Chang sets down the comb and knocks on the door. They hear the lock click again and the doctor nods approvingly from the doorway upon discovering that neither of them has strangled or drowned the other.

"Thank you." The drip falls from her face to the floor when she bows. "You didn't pull on my hair as hard as you could have."


"That's it," the doctor declares, "I've had enough." He hauls Lan Fan out of bed and walks her down the hall, supporting her right side as she wobbles unsteadily, weight uneven. "You are not sitting and moping around all night."

He dumps her onto the couch, disregarding Chang already seated on the opposite end. Lan Fan contemplates getting up and finding another seat, but the doctor occupies the only chair not buried in junk, and the floor is just as littered.
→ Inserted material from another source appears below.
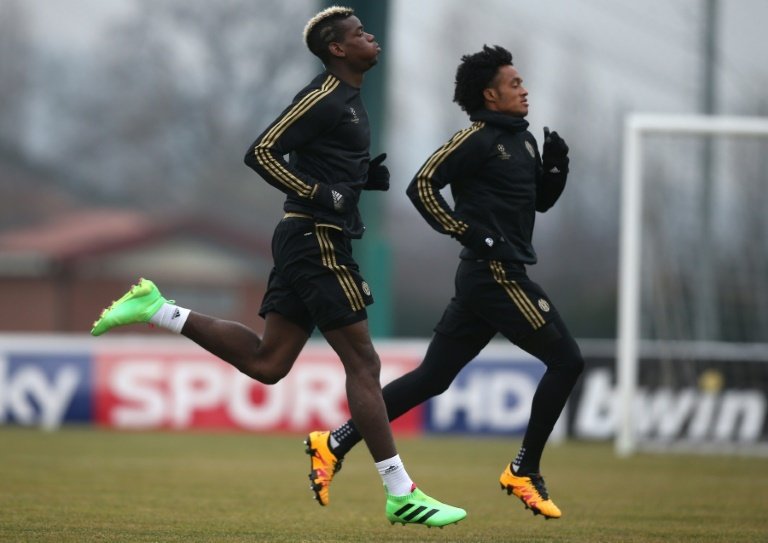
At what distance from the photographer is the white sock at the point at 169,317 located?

Chang doesn't move. So neither does she.

The doctor digs a radio out of the mess and twiddles with the dials for a while, cursing in Amestrian when each turn only yields more static. Finally, he finds a news channel and satisfied, leans back in his armchair, cigarette dangling lazily from his lips.

Lan Fan feels something warm against her leg and looks down to find the bear-cat there. Usually it hisses when she comes near, but now it only sniffs curiously at her knee.

"Her name is Xiao Mei," Chang supplies.

The tiny thing clambers into Lan Fan's hand cautiously, pink tongue flickering at her fingers. Coming to a ultimatum, it curls into a ball of fur in her palm, falling asleep.

"She likes you." Chang sounds as surprised as Lan Fan is.

The foreign voices on the radio drone on, and soon the doctor is asleep as well, snoring with his head drooping forward. Lan Fan watches him for a while, then finds her attention turning to Chang, sitting with her knees tucked under her chin.

"You have the Young Master's ears," Lan Fan blurts out without thinking, and grows red when Chang faces her.

"Really?"

Lan Fan nods, and Chang traces her earlobes thoughtfully.

"Hmm. I never would've known. I've never met any of my siblings before. Before I came here, the Yao family was only a name to me." Chang's eyebrows narrow thoughtfully, and again Lan Fan is reminded of the Young Master. "You're different than what I expected, though."

"So are you," Lan Fan agrees, and she finds herself smiling at Chang, the princess, the enemy, the little girl. Chang smiles back.

The broadcast changes from brusque Amestrian voices to a mellow, soothing tune, and for a moment Lan Fan knows of nothing but the doctor's steady breaths, the warm bear-cut tucked into her hand, the familiarity in her lord's half-sister's face. She knows of no war, no clans, no nation but the one under the doctor's roof.

Lan Fan doesn't recognize the song, but she hums along anyway.